Indian Vedic students go ‘missing’ in the US

Indian community paper says over 100 teens taken to the US to study at two institutions have gone missing in one year.

Maharishi Mahesh Yogi had achieved global fame teaching the art of transcendental meditation [AP]

Over hundred Indians, brought to the US as teens from villages in Chhattisgarh and elsewhere in north India to study at two Vedic institutions, are reported to have gone missing.

A report in Hi India, a Chicago-based Indian community newspaper, said of the 1050 young Indians brought to the Maharishi’s Vedic City and the Maharishi University of Management in Fairfield, Iowa, 163 have gone missing in the last one year.

The two institutions are owned and managed by members of the family of Maharishi Mahesh Yogi, who died in 2008. Mahesh Yogi, during this lifetime, had achieved worldwide fame by teaching the art of transcendental meditation.

The Indians were brought to Maharishi’s two institutions to be trained to become Vedic pundits or scholars. They are also called ‘world peace professionals” in ashram speak, say reports.

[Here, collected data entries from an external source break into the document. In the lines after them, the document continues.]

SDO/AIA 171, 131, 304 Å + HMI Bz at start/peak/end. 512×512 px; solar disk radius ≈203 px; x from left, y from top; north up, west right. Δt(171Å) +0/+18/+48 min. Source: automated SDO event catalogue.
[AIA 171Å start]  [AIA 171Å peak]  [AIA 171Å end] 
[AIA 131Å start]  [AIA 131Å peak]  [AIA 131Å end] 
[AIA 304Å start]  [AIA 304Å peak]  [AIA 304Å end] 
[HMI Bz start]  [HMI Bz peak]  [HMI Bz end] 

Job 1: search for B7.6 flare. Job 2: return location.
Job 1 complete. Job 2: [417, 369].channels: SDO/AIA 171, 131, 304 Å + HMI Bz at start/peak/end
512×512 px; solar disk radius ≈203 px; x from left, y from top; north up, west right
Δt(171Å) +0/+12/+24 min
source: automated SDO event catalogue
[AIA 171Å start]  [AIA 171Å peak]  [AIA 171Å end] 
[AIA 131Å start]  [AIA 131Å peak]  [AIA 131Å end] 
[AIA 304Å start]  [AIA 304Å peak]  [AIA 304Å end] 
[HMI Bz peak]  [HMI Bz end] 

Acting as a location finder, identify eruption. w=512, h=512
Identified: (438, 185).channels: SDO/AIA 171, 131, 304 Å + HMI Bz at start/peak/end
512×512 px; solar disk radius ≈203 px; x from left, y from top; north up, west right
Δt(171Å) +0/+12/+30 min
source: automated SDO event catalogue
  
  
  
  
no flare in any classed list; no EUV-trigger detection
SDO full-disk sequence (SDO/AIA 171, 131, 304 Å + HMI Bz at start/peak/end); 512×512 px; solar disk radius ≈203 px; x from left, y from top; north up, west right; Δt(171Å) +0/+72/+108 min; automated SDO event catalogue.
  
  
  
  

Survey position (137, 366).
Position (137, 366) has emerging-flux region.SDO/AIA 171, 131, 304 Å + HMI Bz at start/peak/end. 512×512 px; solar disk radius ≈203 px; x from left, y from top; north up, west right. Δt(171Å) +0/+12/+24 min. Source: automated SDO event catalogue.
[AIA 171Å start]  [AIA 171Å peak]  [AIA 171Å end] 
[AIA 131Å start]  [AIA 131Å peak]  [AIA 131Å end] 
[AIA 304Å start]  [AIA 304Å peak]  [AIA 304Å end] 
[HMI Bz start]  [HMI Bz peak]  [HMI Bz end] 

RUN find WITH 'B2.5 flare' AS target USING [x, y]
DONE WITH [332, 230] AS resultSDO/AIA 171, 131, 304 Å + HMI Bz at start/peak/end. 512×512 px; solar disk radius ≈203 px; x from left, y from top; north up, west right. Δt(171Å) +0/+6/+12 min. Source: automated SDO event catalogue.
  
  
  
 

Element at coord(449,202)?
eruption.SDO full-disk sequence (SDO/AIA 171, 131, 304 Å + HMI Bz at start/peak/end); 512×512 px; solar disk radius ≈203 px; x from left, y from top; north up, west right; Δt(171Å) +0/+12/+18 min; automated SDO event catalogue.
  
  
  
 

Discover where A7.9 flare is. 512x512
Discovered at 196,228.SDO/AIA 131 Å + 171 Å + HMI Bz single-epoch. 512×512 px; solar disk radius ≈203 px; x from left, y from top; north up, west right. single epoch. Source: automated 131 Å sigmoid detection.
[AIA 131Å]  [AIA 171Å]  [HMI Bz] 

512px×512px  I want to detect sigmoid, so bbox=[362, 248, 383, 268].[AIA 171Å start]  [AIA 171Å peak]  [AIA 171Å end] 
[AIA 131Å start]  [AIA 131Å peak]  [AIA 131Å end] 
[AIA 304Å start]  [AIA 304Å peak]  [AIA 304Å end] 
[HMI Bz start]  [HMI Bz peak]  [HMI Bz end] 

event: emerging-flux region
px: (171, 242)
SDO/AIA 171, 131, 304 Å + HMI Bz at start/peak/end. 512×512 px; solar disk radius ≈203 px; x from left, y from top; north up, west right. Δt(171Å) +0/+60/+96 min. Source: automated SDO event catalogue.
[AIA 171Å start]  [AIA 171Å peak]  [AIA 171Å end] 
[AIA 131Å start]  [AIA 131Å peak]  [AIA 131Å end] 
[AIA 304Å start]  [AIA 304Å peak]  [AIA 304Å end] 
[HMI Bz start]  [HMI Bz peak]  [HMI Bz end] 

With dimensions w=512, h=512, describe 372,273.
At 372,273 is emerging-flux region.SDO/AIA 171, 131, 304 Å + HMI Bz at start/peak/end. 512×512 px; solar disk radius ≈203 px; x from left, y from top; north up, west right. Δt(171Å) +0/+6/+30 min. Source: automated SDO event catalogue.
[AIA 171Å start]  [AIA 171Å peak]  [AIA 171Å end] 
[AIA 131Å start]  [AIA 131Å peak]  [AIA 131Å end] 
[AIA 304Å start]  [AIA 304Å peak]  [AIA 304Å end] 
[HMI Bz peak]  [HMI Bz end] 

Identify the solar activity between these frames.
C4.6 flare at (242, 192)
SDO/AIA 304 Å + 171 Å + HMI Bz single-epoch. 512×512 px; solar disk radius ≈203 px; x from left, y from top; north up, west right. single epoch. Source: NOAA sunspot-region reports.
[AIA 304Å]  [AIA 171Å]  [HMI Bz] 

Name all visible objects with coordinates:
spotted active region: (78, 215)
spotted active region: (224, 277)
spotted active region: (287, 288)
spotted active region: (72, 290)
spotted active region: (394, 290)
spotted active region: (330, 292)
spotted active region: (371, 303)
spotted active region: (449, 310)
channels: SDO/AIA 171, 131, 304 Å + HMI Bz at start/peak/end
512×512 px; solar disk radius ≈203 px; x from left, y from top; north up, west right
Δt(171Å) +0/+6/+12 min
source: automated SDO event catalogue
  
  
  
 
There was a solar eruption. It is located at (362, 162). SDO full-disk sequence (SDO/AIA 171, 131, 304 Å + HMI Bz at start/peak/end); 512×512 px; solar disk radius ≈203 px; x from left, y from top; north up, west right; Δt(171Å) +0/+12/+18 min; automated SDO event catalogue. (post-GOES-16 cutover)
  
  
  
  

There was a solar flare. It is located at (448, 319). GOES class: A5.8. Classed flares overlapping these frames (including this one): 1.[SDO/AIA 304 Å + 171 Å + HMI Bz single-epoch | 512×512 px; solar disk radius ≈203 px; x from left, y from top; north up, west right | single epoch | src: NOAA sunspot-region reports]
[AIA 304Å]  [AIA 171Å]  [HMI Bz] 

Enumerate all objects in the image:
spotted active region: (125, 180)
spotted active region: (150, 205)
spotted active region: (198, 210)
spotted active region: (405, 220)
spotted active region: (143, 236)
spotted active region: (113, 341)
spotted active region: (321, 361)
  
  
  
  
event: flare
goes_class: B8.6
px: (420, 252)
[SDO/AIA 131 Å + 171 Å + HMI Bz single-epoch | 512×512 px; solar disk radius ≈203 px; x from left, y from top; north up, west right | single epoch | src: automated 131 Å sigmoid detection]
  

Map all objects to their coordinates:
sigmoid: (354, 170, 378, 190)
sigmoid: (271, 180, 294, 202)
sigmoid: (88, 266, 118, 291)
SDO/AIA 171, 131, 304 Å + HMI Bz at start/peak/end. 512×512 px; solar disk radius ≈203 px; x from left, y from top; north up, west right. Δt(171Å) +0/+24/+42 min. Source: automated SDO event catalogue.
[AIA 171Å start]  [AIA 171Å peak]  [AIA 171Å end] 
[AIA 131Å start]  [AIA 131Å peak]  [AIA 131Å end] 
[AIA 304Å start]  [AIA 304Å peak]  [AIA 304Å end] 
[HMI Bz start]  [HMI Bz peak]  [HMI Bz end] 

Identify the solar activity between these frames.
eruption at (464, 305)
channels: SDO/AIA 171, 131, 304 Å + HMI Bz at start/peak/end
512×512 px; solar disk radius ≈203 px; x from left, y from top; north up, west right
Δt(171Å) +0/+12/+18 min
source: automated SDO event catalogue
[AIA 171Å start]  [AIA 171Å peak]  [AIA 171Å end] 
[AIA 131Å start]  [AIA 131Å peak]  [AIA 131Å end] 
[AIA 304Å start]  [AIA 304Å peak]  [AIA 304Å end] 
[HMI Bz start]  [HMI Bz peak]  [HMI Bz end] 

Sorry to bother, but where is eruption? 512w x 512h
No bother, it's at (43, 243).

Under the programme, parents of the children, who are promised their wards would be given school education upto 12th standard and trained to become pundits or masters in Vedic studies and Hindu rites, send their children to the ashram in Fairfield.

After completion of 10 -15 years the pupils are offered a choice to stay back to work for the organisation or leave to work on their own, the reports say.

The Global Country of World Peace (GCWP) is one of the Maharishi’s many teaching centres. It runs Vedic Pundit programme to “bring about peace on earth where there will be no war”. 

Varsity members of GCWP did not have information on the missing Indians and said, “They have jumped the fence for immigration purposes or for chasing their American Dream,” the newspaper quoted.